Thank you adamant, Can you tell me what could be the possible values for 2nd matrix ?
What do you mean?
There's one nice trick. Notice 2nd & 3rd equations. Let p(n)=g(n)-h(n):
g(n)=f(n-2)+h(n-1), h(n)=f(n-2)+g(n-1)
Let's subtract: g(n)-h(n)=h(n-1)-g(n-1) => p(n)=-p(n-1) But g(0)=h(0) => p(0)=0. So, p(n)=0 for every n. It wields that g(n)=h(n). So, original system can be rewritten as following:
f(n)=f(n-3)+2g(n-2), g(n)=f(n-2)+g(n-1)
From here it can be easily shown that both of them satisfy the same equation: x(n)=x(n-1)+x(n-3)+x(n-4). Only initial conditions differ. If x=f, then x(0)=x(1)=x(2)=1. If x=g=h, then x(k)=k for k=0,1,2. So, you need only one matrix of order 4 to solve it. By the way, for x=f it's known sequence: OEIS.

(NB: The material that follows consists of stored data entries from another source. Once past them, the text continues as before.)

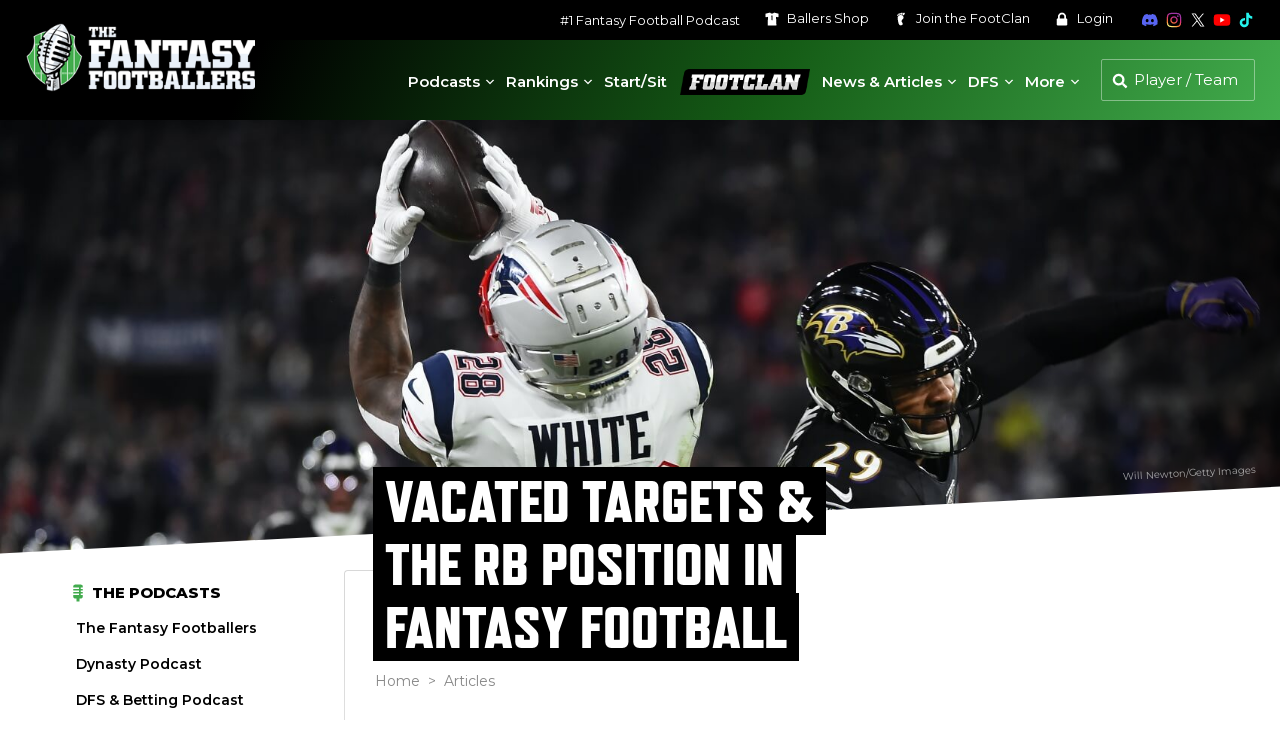

--- FILE ---
content_type: text/plain;charset=UTF-8
request_url: https://c.pub.network/v2/c
body_size: -275
content:
adf3637d-807c-4090-b93b-dca36981357a

--- FILE ---
content_type: text/plain;charset=UTF-8
request_url: https://c.pub.network/v2/c
body_size: -116
content:
fe200f64-b595-4e93-a2db-3a4d7ab5158a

Of course, it makes no sense because there is a simple solution as adamant shows =) But I think it's sometimes interesting to understand what's going on behind the scene.
Well, if this problem were on SPOJ it could be that your solution passes and mine not because of TL :)